Task item:
Write every line below out again exactly, images omitted.

--- Input data ---

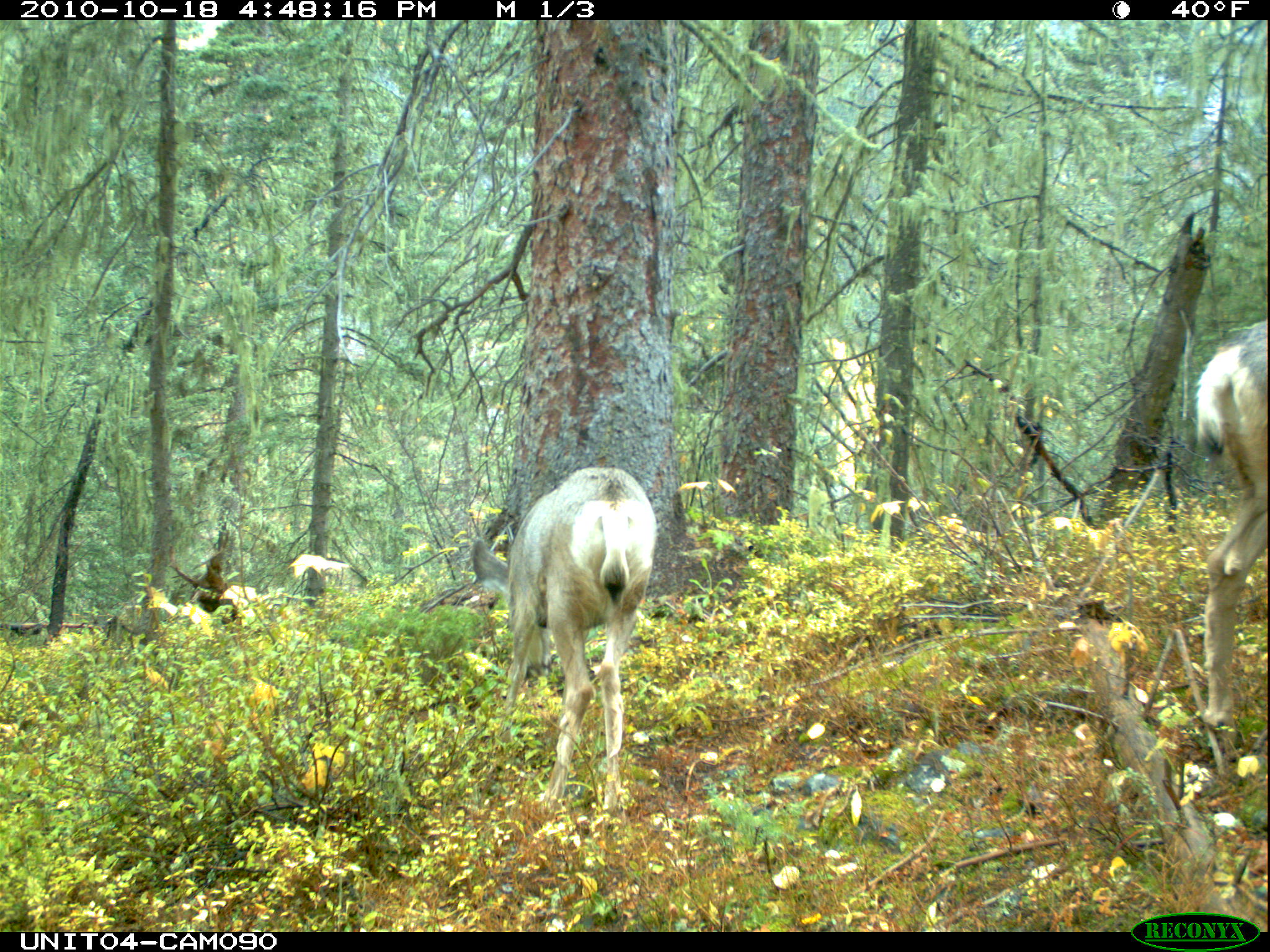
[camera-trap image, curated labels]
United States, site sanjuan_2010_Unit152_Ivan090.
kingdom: Animalia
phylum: Chordata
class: Mammalia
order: Artiodactyla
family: Cervidae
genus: Odocoileus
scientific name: Odocoileus hemionus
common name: mule deer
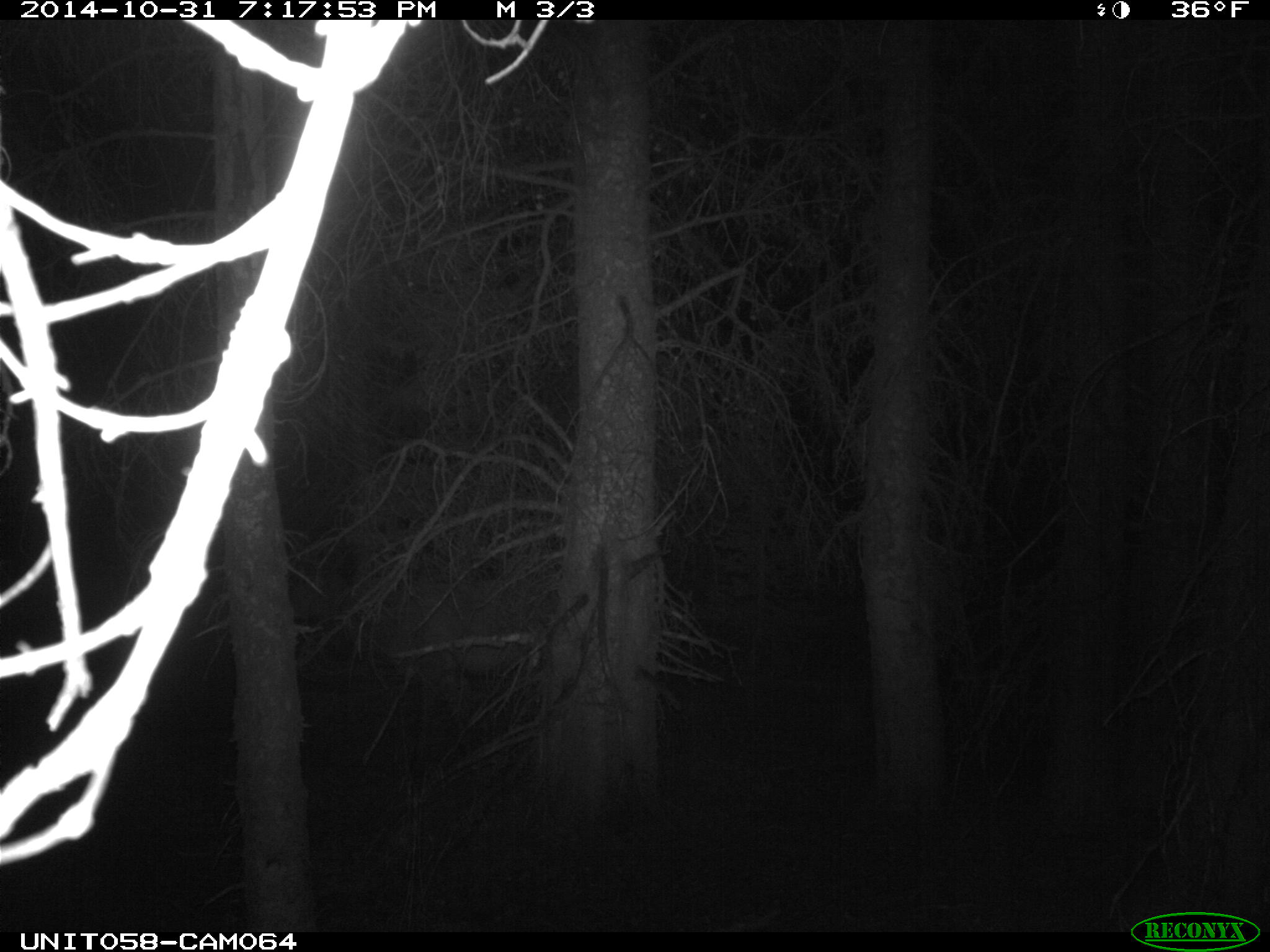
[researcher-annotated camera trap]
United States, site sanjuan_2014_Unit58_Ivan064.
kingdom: Animalia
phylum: Chordata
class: Mammalia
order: Artiodactyla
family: Cervidae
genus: Cervus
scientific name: Cervus elaphus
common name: red deer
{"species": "Cervus elaphus (red deer)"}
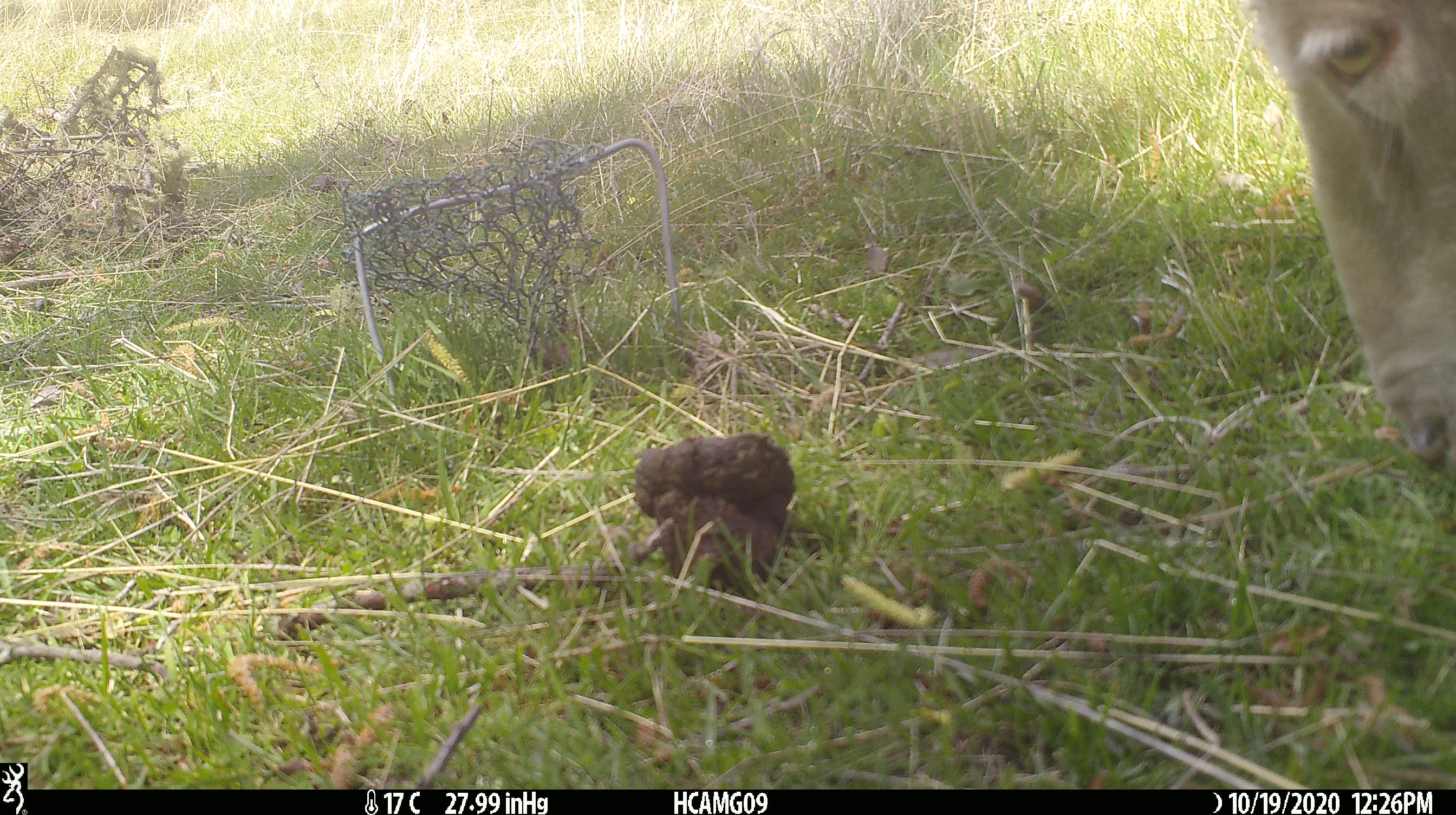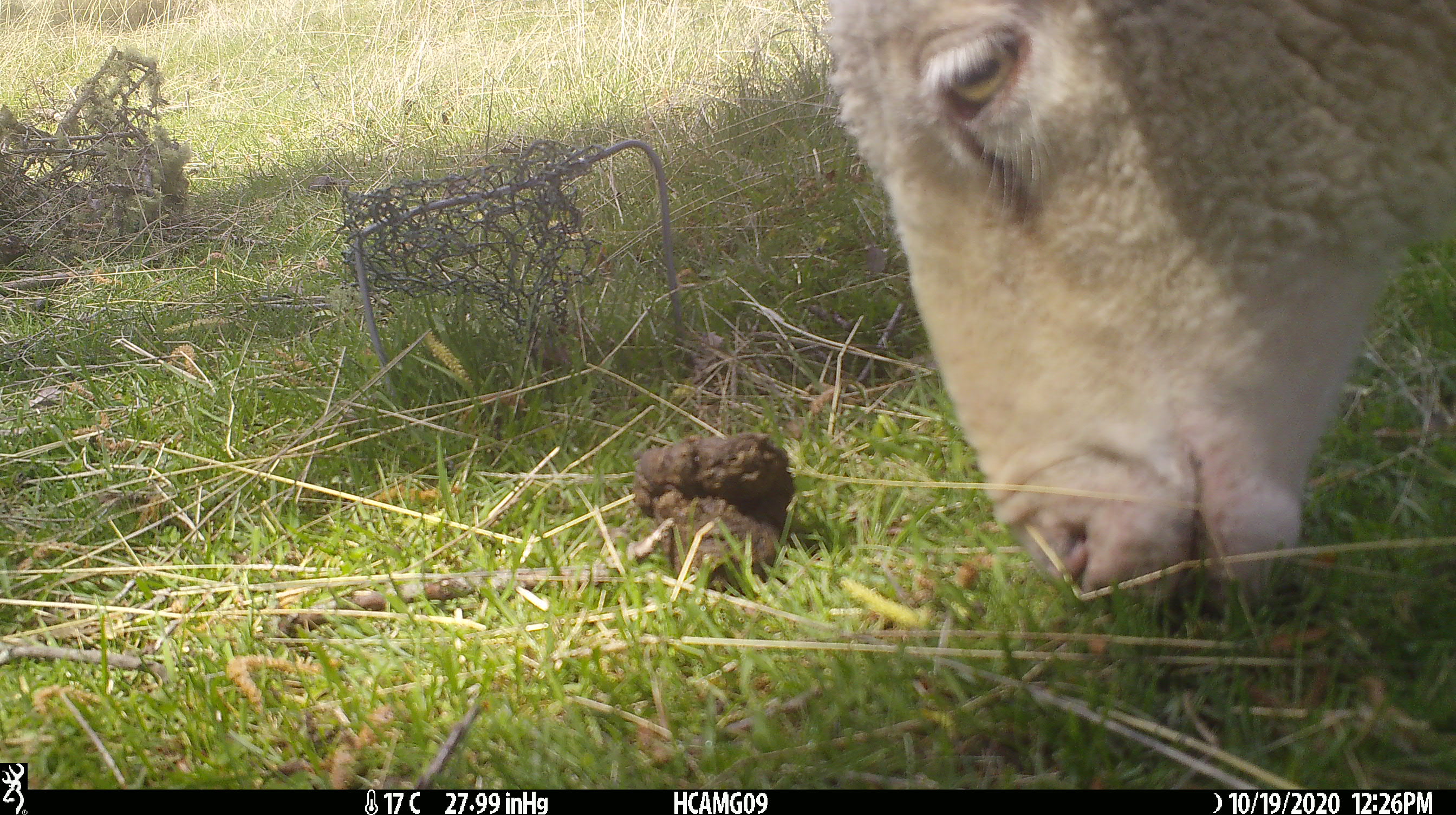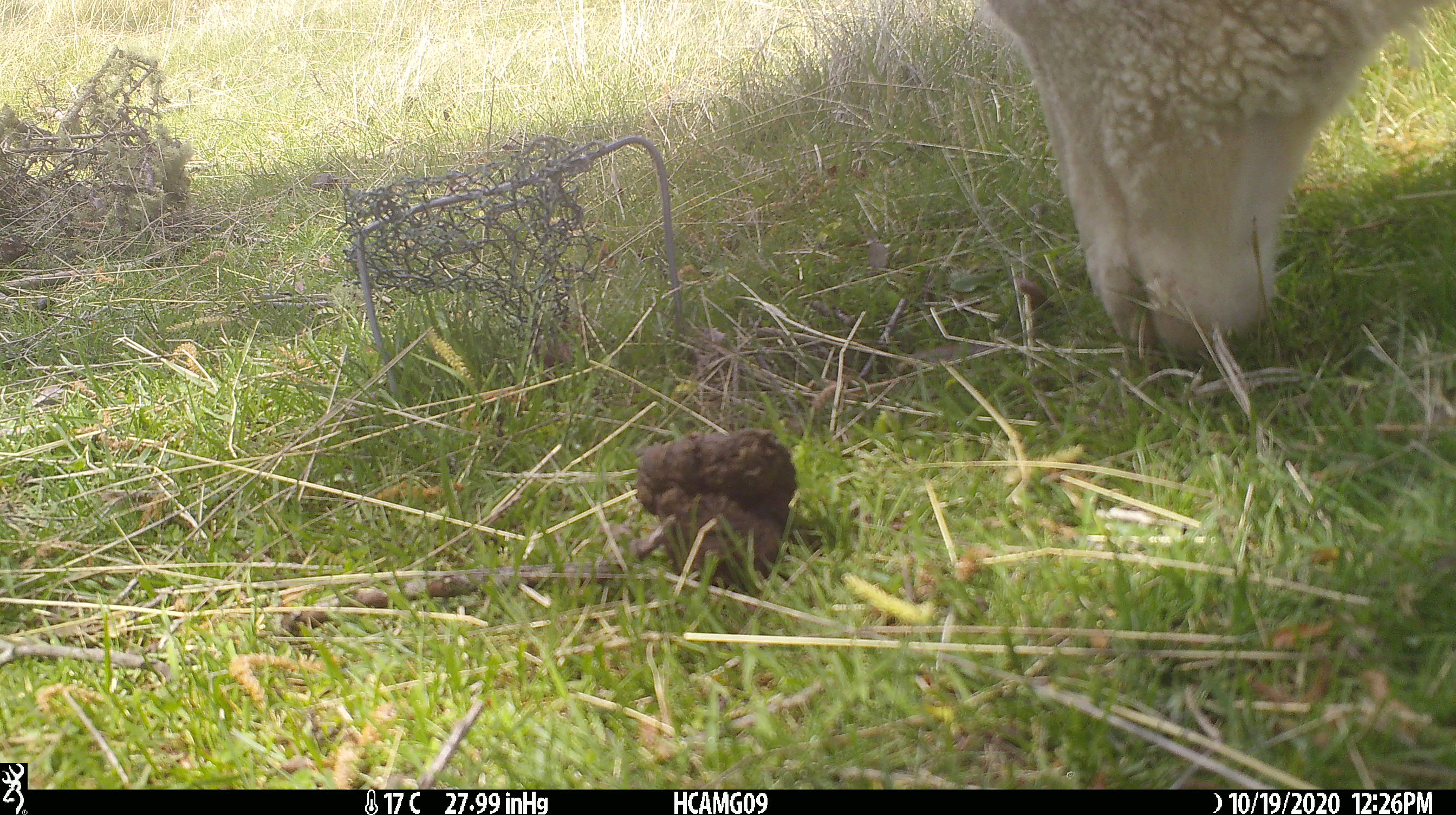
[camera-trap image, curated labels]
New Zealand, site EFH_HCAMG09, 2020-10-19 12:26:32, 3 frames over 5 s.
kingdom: Animalia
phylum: Chordata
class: Mammalia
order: Artiodactyla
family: Bovidae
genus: Ovis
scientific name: Ovis aries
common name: domestic sheep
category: sheep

---

Task output:
[camera-trap image, curated labels]
United States, site sanjuan_2010_Unit152_Ivan090.
kingdom: Animalia
phylum: Chordata
class: Mammalia
order: Artiodactyla
family: Cervidae
genus: Odocoileus
scientific name: Odocoileus hemionus
common name: mule deer
[researcher-annotated camera trap]
United States, site sanjuan_2014_Unit58_Ivan064.
kingdom: Animalia
phylum: Chordata
class: Mammalia
order: Artiodactyla
family: Cervidae
genus: Cervus
scientific name: Cervus elaphus
common name: red deer
{"species": "Cervus elaphus (red deer)"}
[camera-trap image, curated labels]
New Zealand, site EFH_HCAMG09, 2020-10-19 12:26:32, 3 frames over 5 s.
kingdom: Animalia
phylum: Chordata
class: Mammalia
order: Artiodactyla
family: Bovidae
genus: Ovis
scientific name: Ovis aries
common name: domestic sheep
category: sheep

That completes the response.